A simplified procedure for analyzing offshore wind turbines with suction and traditional piles under soil liquefaction

This article investigates the structural analysis and design of offshore wind turbine (OWT) support structures using both traditional and suction piles under soil liquefaction. A finite element model centered on a single suction pile was first generated to evaluate depth-dependent excess pore water pressure (EPWP) ratios near and away from the pile under liquefaction conditions. Findings reveal that suction piles exhibit substantial internal resistance to soil liquefaction, as shown by lower EPWP ratios inside the pile, which enhances soil stability and shear capacity. This resistance diminishes with distance from the pile, highlighting the stabilizing role of confined soil and water within the pile.

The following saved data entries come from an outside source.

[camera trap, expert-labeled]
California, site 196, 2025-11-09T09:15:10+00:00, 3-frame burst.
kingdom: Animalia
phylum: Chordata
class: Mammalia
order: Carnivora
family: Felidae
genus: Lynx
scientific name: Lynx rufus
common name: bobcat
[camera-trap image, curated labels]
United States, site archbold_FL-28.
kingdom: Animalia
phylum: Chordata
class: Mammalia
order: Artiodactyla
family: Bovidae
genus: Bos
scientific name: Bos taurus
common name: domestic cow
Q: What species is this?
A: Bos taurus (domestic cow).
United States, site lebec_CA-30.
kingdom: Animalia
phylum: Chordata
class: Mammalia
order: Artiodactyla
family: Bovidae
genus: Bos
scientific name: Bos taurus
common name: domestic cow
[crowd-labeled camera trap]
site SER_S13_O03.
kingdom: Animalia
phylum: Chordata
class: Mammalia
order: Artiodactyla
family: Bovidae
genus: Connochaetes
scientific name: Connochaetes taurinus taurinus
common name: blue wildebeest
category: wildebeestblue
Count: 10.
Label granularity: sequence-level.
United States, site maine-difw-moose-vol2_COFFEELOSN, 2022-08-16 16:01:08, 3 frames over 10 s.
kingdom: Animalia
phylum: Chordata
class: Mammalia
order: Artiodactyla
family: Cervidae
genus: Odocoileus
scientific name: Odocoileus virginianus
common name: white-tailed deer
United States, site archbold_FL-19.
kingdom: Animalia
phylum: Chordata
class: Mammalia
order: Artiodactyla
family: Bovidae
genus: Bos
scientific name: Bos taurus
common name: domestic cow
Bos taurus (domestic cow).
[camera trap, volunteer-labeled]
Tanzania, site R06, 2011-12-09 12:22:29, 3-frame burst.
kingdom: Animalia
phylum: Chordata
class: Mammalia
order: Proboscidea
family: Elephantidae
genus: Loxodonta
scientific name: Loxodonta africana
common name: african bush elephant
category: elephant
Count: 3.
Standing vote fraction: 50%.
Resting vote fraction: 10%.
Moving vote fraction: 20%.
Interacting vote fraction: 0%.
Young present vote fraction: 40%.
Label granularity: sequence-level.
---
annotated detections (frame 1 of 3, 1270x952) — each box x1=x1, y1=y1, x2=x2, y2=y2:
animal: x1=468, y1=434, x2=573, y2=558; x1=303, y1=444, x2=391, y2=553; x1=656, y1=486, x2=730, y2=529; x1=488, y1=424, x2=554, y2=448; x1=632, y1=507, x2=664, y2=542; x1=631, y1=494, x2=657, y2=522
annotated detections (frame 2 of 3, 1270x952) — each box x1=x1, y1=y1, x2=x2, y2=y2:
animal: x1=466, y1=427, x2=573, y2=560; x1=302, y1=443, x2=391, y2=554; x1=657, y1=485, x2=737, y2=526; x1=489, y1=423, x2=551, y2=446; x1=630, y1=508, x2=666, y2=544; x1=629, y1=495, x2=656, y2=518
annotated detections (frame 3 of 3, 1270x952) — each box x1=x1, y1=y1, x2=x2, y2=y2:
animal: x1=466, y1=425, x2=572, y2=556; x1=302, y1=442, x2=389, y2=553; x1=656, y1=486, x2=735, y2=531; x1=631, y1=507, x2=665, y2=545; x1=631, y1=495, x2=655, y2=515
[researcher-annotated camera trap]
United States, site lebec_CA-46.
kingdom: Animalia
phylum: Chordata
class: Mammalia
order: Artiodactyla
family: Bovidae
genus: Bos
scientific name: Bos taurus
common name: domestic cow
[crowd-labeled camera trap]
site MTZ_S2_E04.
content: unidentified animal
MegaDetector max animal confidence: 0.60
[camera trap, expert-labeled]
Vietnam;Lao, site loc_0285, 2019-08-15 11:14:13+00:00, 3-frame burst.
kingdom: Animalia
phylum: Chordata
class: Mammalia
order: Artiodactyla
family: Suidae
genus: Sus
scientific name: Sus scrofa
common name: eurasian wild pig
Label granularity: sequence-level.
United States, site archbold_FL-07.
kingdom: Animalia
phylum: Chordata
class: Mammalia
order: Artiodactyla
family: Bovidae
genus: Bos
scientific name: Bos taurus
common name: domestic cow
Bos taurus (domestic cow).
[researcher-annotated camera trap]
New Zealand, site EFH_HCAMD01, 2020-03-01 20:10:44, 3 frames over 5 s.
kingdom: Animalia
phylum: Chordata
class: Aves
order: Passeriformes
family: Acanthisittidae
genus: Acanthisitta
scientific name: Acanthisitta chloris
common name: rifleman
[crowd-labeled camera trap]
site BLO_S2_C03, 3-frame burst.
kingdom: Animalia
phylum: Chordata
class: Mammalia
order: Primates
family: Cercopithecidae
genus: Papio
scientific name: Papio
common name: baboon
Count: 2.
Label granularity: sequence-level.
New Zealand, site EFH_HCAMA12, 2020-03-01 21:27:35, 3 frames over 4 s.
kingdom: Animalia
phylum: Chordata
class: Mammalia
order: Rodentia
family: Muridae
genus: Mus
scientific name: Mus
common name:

Using depth-dependent EPWP ratios, the study establishes envelope curves for suction and traditional piles to adjust soil spring stiffness during liquefaction, aiding in structural analyses under diverse design load cases (DLCs) for OWT support structures. Results indicate that liquefaction-related conditions are not the primary factor influencing steel usage; rather, non-liquefaction DLCs govern design demands. Additionally, suction piles often require more steel than traditional piles due to installation pressures, though they remain competitive in deep waters. Settlement and tilting issues, particularly in liquefiable soils, underscore the need for careful design of suction piles on sandy seabeds.